Diese landestypische Speise sollte man unbedingt probieren:

Definitiv sollte man Kanelbullar (Zimtschnecken) probieren. Zur Weihnachtszeit ist Glögg ein Muss – ein warmes Getränk, das perfekt für die kalte Jahreszeit draußen ist. Das Tolle daran ist, dass es Glögg auch oft in einer alkoholfreien Version gibt, sodass wirklich jeder mittrinken kann. Und natürlich darf man auch Pepparkakor (Pfefferkuchen-Plätzchen) in der Weihnachtszeit nicht verpassen. Bei uns im Büro stehen momentan immer welche bereit zum Naschen.

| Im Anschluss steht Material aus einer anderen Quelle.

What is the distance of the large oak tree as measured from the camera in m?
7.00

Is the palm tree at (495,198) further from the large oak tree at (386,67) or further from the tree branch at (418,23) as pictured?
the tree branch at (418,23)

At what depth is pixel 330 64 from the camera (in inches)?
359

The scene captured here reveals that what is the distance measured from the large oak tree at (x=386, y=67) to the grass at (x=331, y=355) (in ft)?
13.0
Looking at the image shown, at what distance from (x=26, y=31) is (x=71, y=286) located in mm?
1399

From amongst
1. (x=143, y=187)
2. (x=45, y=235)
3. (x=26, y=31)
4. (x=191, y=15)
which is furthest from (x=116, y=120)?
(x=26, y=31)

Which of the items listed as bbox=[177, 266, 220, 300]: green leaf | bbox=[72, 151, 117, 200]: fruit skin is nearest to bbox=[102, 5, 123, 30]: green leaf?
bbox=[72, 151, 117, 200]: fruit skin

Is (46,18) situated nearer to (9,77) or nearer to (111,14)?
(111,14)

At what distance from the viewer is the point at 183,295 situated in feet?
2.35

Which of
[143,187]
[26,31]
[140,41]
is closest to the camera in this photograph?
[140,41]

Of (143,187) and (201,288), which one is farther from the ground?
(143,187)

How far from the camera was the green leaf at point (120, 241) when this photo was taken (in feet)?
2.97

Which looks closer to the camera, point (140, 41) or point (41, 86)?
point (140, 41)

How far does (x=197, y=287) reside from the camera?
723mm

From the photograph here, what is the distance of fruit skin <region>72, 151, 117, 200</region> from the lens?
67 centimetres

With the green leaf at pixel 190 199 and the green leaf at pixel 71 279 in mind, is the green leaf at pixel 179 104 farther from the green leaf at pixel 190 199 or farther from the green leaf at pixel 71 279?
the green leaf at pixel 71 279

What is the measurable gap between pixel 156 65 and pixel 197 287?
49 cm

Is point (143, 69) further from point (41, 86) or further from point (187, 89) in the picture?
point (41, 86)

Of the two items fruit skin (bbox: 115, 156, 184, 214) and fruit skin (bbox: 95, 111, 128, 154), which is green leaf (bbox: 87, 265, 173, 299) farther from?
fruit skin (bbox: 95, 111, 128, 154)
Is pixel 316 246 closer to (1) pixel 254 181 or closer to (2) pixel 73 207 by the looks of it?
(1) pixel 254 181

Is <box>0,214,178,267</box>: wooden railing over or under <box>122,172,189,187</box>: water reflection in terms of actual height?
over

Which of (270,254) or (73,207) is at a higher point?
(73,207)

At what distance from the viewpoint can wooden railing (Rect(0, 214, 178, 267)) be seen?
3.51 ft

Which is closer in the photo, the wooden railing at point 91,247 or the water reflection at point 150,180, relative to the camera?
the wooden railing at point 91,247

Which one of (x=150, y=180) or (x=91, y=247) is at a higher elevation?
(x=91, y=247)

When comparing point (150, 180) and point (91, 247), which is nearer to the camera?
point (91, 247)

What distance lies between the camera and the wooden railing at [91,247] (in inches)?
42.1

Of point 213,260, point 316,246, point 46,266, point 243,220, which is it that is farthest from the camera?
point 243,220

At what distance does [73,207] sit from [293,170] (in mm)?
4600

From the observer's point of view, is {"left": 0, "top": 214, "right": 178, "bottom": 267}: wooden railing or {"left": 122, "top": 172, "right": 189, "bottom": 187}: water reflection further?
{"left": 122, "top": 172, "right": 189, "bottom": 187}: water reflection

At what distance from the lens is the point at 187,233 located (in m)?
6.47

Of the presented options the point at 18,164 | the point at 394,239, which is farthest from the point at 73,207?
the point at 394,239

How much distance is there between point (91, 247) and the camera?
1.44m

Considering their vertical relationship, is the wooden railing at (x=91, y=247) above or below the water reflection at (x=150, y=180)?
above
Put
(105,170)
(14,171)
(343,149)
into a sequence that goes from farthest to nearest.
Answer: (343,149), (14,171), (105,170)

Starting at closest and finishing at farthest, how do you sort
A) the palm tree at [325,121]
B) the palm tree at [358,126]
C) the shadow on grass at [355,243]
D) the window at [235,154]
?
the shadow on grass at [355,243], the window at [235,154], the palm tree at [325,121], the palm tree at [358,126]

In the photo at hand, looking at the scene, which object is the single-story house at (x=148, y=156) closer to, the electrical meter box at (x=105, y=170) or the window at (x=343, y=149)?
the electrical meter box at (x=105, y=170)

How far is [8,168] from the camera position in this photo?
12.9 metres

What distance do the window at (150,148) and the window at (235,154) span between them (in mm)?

Diesen Tipp gebe ich anderen Studierenden/Forschenden, die ins Ausland gehen möchten:

Falls ihr darüber nachdenkt, ins Ausland zu gehen für ein Studium oder Praktikum, macht es auf jeden Fall! Ich habe bereits jetzt viel gelernt und mich auf persönlicher Ebene weiterentwickelt. Eine Gelegenheit, für längere Zeit im Ausland zu leben, bekommt man nach dem Studium nicht mehr allzu oft. Zudem bietet die Uni oft Unterstützung in Form von Erasmus-Stipendien und anderen Programmen. Der bürokratische und organisatorische Aufwand, der leider dazugehört und manchmal recht kompliziert wirken kann, ist es definitiv wert.